像笔者这种使用torchvision加载模型的方式，脚本会自动从torchvision库上下载模型保存在本地，本地的保存路径是C:\Users\用户名.cache\torch\hub\checkpoints

将onnx模型转为ncnn

环境搭建

需要编译安装的软件包括：vs2019/2017、 cmake、opencv(可选)、protobuf 3.11.2、VulkanSDK 1.2.148.0（可选）、ncnn。

这里除了opencv和VulkanSDK ，其他的软件都的必装的。opencv是图像处理库，如果需要在windows系统上运行转好的ncnn的模型，一般都需要用到opencv做一些图像读写操作，或者是前处理之类的。VulkanSDK是gpu加速的一个sdk库，可以根据自己的电脑环境选装。
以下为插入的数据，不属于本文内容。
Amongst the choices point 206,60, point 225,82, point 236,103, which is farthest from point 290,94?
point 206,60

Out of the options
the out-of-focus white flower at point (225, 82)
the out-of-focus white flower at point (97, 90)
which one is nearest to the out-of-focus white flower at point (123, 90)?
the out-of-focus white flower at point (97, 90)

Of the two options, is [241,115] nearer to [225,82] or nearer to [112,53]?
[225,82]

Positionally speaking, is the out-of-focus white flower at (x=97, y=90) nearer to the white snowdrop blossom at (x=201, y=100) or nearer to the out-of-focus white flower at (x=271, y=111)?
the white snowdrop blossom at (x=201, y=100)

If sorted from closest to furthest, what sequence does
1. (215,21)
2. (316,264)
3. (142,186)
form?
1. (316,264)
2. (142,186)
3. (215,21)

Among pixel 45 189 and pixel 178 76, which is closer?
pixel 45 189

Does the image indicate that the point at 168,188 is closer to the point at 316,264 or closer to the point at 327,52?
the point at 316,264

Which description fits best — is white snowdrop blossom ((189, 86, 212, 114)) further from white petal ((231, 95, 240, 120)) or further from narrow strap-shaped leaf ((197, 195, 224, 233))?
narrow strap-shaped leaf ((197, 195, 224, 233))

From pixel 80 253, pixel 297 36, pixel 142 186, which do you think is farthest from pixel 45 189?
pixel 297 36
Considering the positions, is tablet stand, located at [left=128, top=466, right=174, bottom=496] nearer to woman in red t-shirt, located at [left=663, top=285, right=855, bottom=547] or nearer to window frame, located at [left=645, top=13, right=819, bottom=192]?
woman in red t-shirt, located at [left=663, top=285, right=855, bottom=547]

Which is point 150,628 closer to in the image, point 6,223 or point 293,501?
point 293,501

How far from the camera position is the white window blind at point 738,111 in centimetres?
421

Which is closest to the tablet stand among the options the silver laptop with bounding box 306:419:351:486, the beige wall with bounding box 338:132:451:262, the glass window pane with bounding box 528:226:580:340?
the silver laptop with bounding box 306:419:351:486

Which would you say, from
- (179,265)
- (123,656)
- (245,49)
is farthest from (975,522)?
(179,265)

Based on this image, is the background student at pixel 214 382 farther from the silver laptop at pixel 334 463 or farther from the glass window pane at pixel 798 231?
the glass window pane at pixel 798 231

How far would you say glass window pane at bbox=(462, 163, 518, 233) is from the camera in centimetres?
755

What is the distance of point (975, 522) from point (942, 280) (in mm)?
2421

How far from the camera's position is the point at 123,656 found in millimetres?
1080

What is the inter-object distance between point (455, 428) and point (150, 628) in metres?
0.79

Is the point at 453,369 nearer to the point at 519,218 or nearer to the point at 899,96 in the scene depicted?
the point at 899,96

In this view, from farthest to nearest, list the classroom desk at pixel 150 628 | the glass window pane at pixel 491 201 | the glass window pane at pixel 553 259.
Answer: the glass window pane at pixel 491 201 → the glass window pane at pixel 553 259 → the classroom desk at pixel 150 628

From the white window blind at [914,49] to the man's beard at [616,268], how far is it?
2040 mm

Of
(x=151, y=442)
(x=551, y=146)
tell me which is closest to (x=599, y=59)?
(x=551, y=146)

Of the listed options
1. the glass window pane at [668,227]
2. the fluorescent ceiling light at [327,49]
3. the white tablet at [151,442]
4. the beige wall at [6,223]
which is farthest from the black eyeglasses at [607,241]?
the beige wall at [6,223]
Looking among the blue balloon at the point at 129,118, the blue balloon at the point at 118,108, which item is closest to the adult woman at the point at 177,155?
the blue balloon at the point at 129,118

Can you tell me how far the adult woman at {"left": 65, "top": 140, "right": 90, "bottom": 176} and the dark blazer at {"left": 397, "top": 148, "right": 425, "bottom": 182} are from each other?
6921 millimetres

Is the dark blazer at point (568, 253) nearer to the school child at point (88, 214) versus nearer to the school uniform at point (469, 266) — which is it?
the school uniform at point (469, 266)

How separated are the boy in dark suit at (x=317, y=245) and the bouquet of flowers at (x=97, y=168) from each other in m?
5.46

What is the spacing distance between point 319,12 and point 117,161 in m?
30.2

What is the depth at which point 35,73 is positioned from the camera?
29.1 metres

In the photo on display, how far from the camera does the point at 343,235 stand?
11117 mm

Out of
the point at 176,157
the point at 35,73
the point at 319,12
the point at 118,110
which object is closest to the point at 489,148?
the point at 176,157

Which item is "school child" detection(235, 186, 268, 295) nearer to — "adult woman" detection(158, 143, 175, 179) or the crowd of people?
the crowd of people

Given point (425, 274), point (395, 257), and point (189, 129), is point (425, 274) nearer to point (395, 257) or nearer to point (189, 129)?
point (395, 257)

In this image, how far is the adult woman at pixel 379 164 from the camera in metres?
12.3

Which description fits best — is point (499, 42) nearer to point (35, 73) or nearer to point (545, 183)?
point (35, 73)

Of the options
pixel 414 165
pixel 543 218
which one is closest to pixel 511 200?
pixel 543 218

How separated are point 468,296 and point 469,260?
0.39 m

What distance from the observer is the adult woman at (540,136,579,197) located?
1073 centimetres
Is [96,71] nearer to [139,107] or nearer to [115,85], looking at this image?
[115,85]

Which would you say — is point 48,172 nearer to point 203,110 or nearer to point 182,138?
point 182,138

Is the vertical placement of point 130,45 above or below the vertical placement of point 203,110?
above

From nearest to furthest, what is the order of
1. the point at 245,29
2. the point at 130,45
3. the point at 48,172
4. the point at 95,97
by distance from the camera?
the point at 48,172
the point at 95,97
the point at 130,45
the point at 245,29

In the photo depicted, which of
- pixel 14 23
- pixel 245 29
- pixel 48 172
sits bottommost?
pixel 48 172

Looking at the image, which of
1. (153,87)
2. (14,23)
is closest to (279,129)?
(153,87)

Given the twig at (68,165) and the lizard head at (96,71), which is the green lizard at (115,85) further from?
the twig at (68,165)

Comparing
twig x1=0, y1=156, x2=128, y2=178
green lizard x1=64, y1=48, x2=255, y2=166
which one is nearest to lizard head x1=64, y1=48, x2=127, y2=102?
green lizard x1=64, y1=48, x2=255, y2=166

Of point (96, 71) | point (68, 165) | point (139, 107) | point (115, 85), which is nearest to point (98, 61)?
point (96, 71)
因为笔者的环境之前就已经安装了vs2019和cmake，所以这里就不详细讲述这两个软件的安装，vs2019和cmake的安装，网上也有很多教程可以参考。vs2019整体是在线安装，比较简单，基本上就是一直点下一步就可以了。cmake可以在这个官网下载最新的版本，然后本地解压一下，再配置一下环境，能够在命令行输入cmake，就能有如下的效果即代表环境配置成功：
在这里插入图片描述

编译安装protobuf 3.11.2

Protobuf是一种平台无关、语言无关、可扩展且轻便高效的序列化数据结构的协议，可以用于网络通信和数据存储。
从该地址下载protobuf3.11.2的压缩包，解压后放在之前新建的文件中，然后在开始菜单找到Visual Studio 2019=>x64 Native Tools Command Prompt for VS 2019右击，点击更多，以管理员身份运行，输入以下命令编译protobuf3.4.0：

cd <protobuf-root-dir>
mkdir build-vs2019
cd build-vs2019
cmake -A x64 -DCMAKE_INSTALL_PREFIX=%cd%/install -Dprotobuf_BUILD_TESTS=OFF -Dprotobuf_MSVC_STATIC_RUNTIME=OFF ../cmake
cmake --build . --config Release -j 2
cmake --build . --config Release --target install

其中protobuf-root-dir是你的protobuf解压的路径。
在这里插入图片描述

基本上安装好的库目录就是这样的

编译安装ncnn

编译安装ncnn，首先也是从官网下载稳定的版本，就是带有版本号的版本，笔者这里下载的是ncnn-20230223-full-source这个版本。下载压缩包后，解压，然后和编译protobuf一样，在开始菜单找到Visual Studio 2019=>x64 Native Tools Command Prompt for VS 2019右击，点击更多，以管理员身份运行，输入以下命令编译：

cd <ncnn-root-dir>
mkdir -p build-vs2019
cd build-vs2019
cmake -A x64 -DCMAKE_INSTALL_PREFIX=%cd%/install -DProtobuf_INCLUDE_DIR=<protobuf-root-dir>/build/install/include -DProtobuf_LIBRARIES=<protobuf-root-dir>/build/install/lib/libprotobuf.lib -DProtobuf_PROTOC_EXECUTABLE=<protobuf-root-dir>/build/install/bin/protoc.exe ..
cmake --build . --config Release -j 8
cmake --build . --config Release --target install

这里需要说明的是ncnn-root-dir是本地ncnn-20230223-full-source安装包解压后的路径，protobuf-root-dir是本地protobuf安装包路径。另外，protobuf-root-dir后面的build也需要换成编译protobuf文件夹名字，比如上一步中，我们使用的文件夹名字是build-vs2019，那就要换成这个名字，对应起来就行了。

在这里插入图片描述

到这里，基本上ncnn就成功编译完成了。另外需要注意的是，如果有的小伙伴没有能够成功编译，出现了报错的情况，一定一定要仔细检查第一个cmake命令行，是否出现了一些错误。笔者在第一次编译安装ncnn时候，在最后一步的cmake中出现了如下的错误：
请添加图片描述
错位中提示"file cannot create directory"，当时debug这个错误了一两个小时，在网上也没有搜到对应的错误以及解决方案，甚至一度以为是权限不够导致的这个错误，后来才发现在第一步命令行中

cmake -A x64 -DCMAKE_INSTALL_PREFIX=%cd%/install -DProtobuf_INCLUDE_DIR=<protobuf-root-dir>/build/install/include -DProtobuf_LIBRARIES=<protobuf-root-dir>/build/install/lib/libprotobuf.lib -DProtobuf_PROTOC_EXECUTABLE=<protobuf-root-dir>/build/install/bin/protoc.exe ..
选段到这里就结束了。